Task set:
**1)** From the passage about the Carraway shooting, reproduce the text between "The president of" and "and community probation.", inclusive.
**2)** Answer these questions from the passage about the Carraway shooting:
(a) How many years had Eugene served as a veteran, and in which unit?
(b) Who is the president of the police union?
(c) What did Carraway use to steal a Miami Gardens teenager's cellphone?
**3)** Write what comes next in the passage about the Carraway shooting, starting after its final sentence.

Under questioning by police, according to one source, the brother of the dead man admitted that Carraway had a gun.

The fatal shooting has prompted agony from relatives, who insist that Carraway had no weapon and was trying to get away.

“We’re trying to get to the bottom of what happened,” Carraway’s uncle Clarence Glover told Miami Herald news partner WFOR-CBS4. “It’s devastating. This was my sister’s only child. He was the heart of the family. We are trying to find out what made someone shoot him in the back.”

The Florida Department of Law Enforcement, which is investigating the shooting, refused to comment Friday. And Miami-Dade police wouldn’t add to what they said Thursday: Eugene, a nine-year veteran in the Northside District gang unit, shot and killed Carraway, 22, because he feared for his life. They also said a weapon was found.

Miami-Dade police say Eugene and other plainclothes detectives were on a narcotics assignment Thursday when they approached Carraway and five friends under a tree behind a townhouse at Northwest 76th Street and 20th Avenue.

Prosecutors must now review the shooting to see whether Eugene was justified in using deadly force.

The president of the police union, John Rivera, said he believed so. “The guy brandished a gun,” Rivera said. “The officer kept yelling for him to drop it and he didn’t.”

Carraway was on probation at the time of his death and was not allowed to have a weapon. He was incarcerated three years ago after he used a silver air gun to steal the cellphone of a Miami Gardens teenager. He confessed to the crime, according to a police report.

He pleaded guilty to robbery with a deadly weapon and was given probation as a “youthful offender.” He was later entered into Miami-Dade’s Boot Camp program, a lauded military-style rehabilitation program that includes a combination of time in custody, house arrest and community probation.

Extracted records:
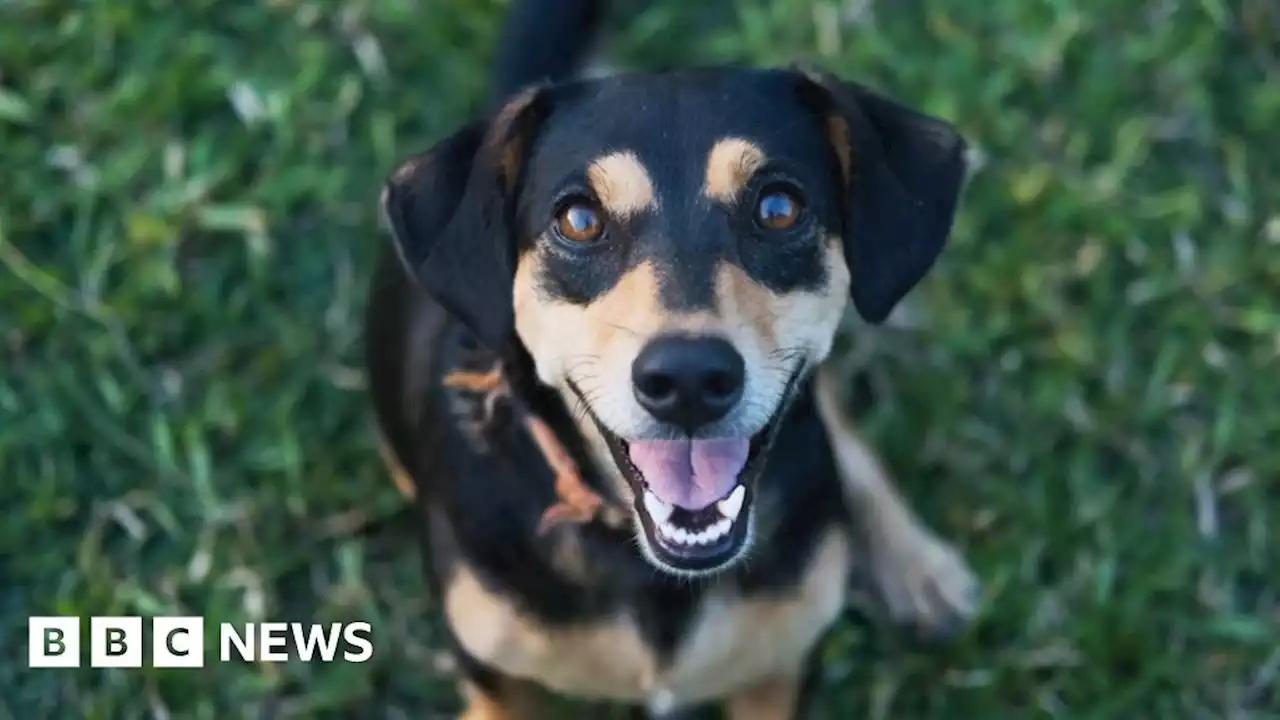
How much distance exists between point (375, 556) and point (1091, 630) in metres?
2.06

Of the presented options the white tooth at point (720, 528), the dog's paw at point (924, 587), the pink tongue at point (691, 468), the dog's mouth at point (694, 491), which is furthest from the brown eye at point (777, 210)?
the dog's paw at point (924, 587)

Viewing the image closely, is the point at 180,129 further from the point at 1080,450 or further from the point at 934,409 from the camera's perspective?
the point at 1080,450

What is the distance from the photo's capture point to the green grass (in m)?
4.02

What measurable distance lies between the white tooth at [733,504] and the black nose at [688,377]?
0.27m

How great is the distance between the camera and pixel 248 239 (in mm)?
4410

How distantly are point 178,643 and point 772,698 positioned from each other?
1.64 m

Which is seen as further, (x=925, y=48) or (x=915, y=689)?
(x=925, y=48)

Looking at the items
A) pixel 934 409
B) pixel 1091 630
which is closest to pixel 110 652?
pixel 934 409

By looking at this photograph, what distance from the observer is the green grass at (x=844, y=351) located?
13.2 feet

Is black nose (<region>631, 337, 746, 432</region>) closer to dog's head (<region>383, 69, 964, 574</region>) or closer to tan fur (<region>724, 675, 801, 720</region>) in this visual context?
dog's head (<region>383, 69, 964, 574</region>)

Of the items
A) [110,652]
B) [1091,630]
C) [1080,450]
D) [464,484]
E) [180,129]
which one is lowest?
[110,652]

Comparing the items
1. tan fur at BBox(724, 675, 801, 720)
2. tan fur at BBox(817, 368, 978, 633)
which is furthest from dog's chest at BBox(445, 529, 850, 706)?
tan fur at BBox(817, 368, 978, 633)

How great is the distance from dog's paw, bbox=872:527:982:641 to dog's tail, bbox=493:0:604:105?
164cm

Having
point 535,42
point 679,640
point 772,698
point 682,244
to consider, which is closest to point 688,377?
point 682,244
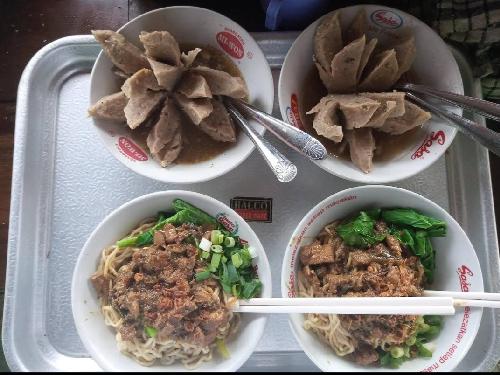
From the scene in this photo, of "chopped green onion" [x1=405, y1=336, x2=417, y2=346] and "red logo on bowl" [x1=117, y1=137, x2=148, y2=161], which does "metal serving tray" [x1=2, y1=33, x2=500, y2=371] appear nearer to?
"red logo on bowl" [x1=117, y1=137, x2=148, y2=161]

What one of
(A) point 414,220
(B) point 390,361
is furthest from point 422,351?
(A) point 414,220

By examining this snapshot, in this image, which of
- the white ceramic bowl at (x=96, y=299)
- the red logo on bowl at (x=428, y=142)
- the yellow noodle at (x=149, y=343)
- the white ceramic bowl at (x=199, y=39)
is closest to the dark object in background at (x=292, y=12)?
the white ceramic bowl at (x=199, y=39)

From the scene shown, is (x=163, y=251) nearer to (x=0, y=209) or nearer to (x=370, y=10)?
(x=0, y=209)

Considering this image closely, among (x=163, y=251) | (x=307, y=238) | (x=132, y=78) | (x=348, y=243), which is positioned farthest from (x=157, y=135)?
(x=348, y=243)

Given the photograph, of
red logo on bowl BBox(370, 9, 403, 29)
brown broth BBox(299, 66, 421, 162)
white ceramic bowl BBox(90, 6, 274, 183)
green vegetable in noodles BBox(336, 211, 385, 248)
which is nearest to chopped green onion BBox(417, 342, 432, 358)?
green vegetable in noodles BBox(336, 211, 385, 248)

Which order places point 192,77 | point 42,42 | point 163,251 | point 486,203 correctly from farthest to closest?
1. point 42,42
2. point 486,203
3. point 192,77
4. point 163,251

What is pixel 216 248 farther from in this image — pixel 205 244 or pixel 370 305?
pixel 370 305

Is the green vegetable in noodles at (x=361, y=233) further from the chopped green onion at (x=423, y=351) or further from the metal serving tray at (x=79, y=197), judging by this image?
the chopped green onion at (x=423, y=351)
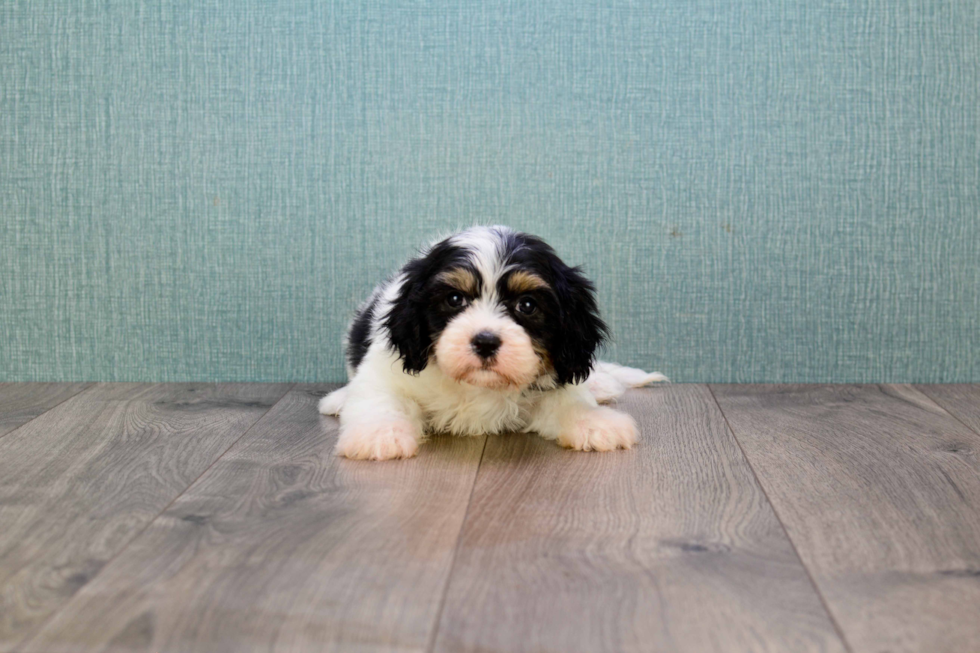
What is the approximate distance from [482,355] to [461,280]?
20cm

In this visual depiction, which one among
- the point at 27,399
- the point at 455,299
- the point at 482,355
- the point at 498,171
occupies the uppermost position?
the point at 498,171

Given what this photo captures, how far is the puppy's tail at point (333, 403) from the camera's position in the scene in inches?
101

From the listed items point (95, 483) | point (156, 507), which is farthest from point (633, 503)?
point (95, 483)

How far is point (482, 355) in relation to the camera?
1997mm

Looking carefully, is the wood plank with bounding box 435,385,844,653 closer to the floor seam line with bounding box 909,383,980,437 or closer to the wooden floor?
the wooden floor

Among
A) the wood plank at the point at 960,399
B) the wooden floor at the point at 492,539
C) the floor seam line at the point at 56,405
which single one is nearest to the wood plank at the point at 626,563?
the wooden floor at the point at 492,539

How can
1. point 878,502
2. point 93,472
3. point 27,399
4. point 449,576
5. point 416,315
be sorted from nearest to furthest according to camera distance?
1. point 449,576
2. point 878,502
3. point 93,472
4. point 416,315
5. point 27,399

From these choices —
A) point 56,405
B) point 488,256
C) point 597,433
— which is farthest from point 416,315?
point 56,405

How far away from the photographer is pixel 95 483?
184 cm

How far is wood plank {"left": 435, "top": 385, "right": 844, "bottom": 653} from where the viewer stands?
116 centimetres

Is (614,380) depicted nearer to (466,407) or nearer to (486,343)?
(466,407)

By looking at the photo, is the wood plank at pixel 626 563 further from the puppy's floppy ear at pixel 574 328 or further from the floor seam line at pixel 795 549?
the puppy's floppy ear at pixel 574 328

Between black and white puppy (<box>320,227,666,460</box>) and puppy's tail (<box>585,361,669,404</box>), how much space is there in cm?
34

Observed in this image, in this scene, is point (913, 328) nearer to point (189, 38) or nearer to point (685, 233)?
point (685, 233)
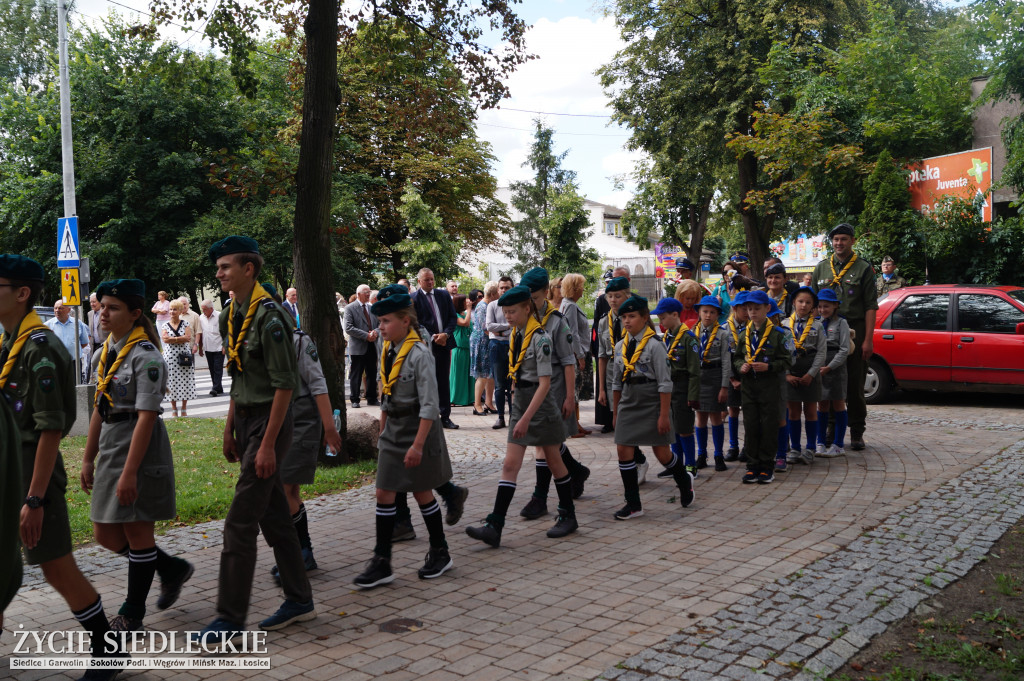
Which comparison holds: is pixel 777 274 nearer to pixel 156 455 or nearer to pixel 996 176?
pixel 156 455

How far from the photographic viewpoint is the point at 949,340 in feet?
43.1

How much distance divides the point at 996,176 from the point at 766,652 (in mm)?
20670

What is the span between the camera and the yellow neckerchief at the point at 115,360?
4668 millimetres

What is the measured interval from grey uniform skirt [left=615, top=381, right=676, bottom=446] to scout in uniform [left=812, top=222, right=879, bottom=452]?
12.4ft

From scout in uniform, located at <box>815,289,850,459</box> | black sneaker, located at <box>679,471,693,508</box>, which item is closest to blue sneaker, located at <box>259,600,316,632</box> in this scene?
black sneaker, located at <box>679,471,693,508</box>

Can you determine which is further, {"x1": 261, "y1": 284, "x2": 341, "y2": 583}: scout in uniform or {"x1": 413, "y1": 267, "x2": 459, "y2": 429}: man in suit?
{"x1": 413, "y1": 267, "x2": 459, "y2": 429}: man in suit

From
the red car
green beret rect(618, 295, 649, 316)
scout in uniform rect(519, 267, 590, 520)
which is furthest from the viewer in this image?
the red car

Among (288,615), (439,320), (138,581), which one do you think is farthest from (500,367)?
(138,581)

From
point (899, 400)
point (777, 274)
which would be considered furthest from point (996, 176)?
point (777, 274)

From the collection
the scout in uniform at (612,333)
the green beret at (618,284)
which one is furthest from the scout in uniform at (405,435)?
the green beret at (618,284)

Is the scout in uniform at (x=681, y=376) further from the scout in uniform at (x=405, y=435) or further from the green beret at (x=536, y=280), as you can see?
the scout in uniform at (x=405, y=435)

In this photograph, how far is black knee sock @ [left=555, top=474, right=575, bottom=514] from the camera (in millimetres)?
6688

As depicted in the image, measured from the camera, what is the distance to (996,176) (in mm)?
21156

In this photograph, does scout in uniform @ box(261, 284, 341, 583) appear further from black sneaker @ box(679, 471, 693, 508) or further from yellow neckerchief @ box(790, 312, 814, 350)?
yellow neckerchief @ box(790, 312, 814, 350)
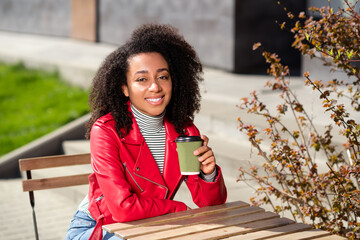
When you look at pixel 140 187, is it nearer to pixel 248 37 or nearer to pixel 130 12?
pixel 248 37

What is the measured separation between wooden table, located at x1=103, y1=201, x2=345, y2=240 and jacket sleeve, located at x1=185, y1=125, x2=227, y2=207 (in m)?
0.16

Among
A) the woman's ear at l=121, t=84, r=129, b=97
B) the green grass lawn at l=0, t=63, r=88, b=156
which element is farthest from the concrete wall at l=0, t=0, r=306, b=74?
the woman's ear at l=121, t=84, r=129, b=97

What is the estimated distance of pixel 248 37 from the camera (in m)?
9.30

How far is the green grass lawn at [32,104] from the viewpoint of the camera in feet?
26.9

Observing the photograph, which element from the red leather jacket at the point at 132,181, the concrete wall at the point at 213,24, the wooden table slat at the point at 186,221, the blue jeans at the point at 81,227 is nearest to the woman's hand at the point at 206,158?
the red leather jacket at the point at 132,181

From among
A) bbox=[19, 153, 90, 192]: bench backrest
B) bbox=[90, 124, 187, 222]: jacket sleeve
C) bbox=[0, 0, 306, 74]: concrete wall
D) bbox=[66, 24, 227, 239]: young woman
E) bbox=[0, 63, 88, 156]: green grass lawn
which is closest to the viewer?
bbox=[90, 124, 187, 222]: jacket sleeve

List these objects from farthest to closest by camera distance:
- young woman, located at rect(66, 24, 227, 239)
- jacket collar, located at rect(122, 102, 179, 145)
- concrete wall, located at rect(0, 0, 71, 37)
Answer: concrete wall, located at rect(0, 0, 71, 37) → jacket collar, located at rect(122, 102, 179, 145) → young woman, located at rect(66, 24, 227, 239)

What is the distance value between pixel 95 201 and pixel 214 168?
653mm

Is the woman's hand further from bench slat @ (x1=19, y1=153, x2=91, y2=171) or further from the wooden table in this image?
bench slat @ (x1=19, y1=153, x2=91, y2=171)

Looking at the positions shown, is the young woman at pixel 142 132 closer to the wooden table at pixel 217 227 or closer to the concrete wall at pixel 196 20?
the wooden table at pixel 217 227

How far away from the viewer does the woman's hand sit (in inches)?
117

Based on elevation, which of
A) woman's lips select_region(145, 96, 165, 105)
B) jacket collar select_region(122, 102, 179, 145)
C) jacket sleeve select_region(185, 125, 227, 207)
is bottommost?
jacket sleeve select_region(185, 125, 227, 207)

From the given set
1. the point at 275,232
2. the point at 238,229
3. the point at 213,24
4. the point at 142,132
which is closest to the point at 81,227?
the point at 142,132

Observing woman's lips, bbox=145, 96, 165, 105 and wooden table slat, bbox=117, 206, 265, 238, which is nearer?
wooden table slat, bbox=117, 206, 265, 238
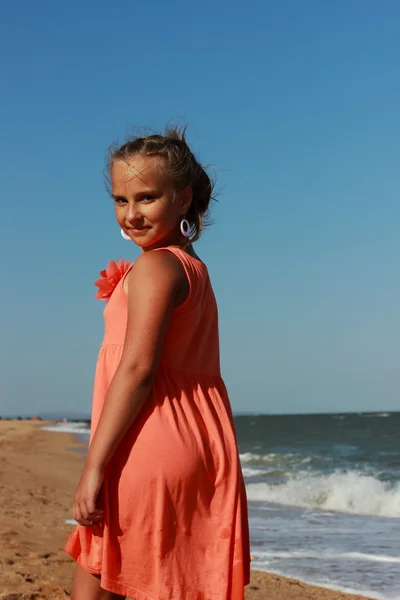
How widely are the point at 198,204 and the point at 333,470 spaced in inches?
684

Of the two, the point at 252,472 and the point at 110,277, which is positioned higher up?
the point at 110,277

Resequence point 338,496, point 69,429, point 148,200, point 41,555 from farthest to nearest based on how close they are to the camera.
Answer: point 69,429 → point 338,496 → point 41,555 → point 148,200

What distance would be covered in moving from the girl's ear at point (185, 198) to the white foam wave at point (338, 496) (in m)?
8.96

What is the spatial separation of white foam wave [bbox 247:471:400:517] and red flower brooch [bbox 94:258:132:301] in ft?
29.1

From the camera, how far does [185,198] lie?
2.28 m

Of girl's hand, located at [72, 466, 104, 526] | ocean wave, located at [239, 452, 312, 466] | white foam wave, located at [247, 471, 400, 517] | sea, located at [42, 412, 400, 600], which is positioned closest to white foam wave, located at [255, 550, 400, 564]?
sea, located at [42, 412, 400, 600]

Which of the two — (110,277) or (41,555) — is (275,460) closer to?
(41,555)

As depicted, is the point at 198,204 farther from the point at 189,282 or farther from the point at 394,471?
the point at 394,471

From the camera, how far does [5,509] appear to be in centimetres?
817

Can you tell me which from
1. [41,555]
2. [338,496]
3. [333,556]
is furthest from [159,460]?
[338,496]

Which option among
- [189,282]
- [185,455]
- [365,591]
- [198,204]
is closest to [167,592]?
[185,455]

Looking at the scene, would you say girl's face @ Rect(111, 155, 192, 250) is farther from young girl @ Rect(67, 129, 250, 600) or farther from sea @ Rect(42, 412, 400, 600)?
sea @ Rect(42, 412, 400, 600)

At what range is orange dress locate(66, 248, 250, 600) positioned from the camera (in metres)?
1.99

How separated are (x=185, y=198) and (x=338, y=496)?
33.5 feet
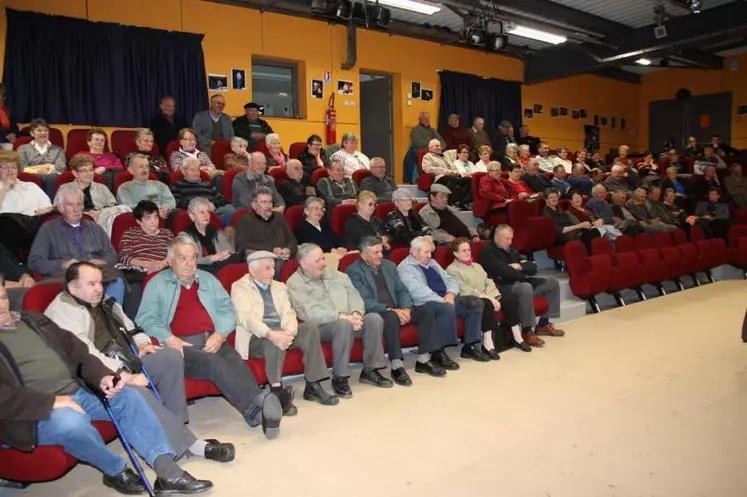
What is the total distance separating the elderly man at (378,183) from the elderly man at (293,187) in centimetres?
88

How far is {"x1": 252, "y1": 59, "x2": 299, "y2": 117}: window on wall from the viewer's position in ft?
29.4

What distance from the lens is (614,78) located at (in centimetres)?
1436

Responses per task:
**1)**
The president of the police union, John Rivera, said he believed so. “The guy brandished a gun,” Rivera said. “The officer kept yelling for him to drop it and he didn’t.”

Carraway was on probation at the time of his death and was not allowed to have a weapon. He was incarcerated three years ago after he used a silver air gun to steal the cellphone of a Miami Gardens teenager. He confessed to the crime, according to a police report.

He pleaded guilty to robbery with a deadly weapon and was given probation as a “youthful offender.” He was later entered into Miami-Dade’s Boot Camp program, a lauded military-style rehabilitation program that includes a combination of time in custody, house arrest and community probation.

**2)**
(a) Nine years, in the Northside District gang unit.
(b) John Rivera.
(c) A silver air gun.

**3)**
Miami-Dade Corrections spokeswoman Janelle Hall said Carraway had already entered the final, community probation portion of the program.

Boot Camp, an alternative to prison mostly for younger offenders has been saved from the county budget chopping block for years by law enforcement and elected leaders who argue it’s an alternative to costly incarceration and a chance for youthful offenders to turn their lives around.

Still, it’s had its share of problems recently.

In February, Irwen Pressley, 17, who was charged with the murder of 6-year-old King Carter also in Northwest Miami-Dade, was captured because he failed to remove an ankle bracelet with a GPS monitoring system when the crime occurred. Charged with armed robbery in 2014, Pressley entered the Boot Camp program in 2015, which provided him with the monitor.

And a month later in March, Boot Camp Officer Christy Laster, 35, was arrested and charged with bribery, extortion and grand theft. Prosecutors believe Laster extorted tens of thousands of dollars from cadets to fuel her gambling habit.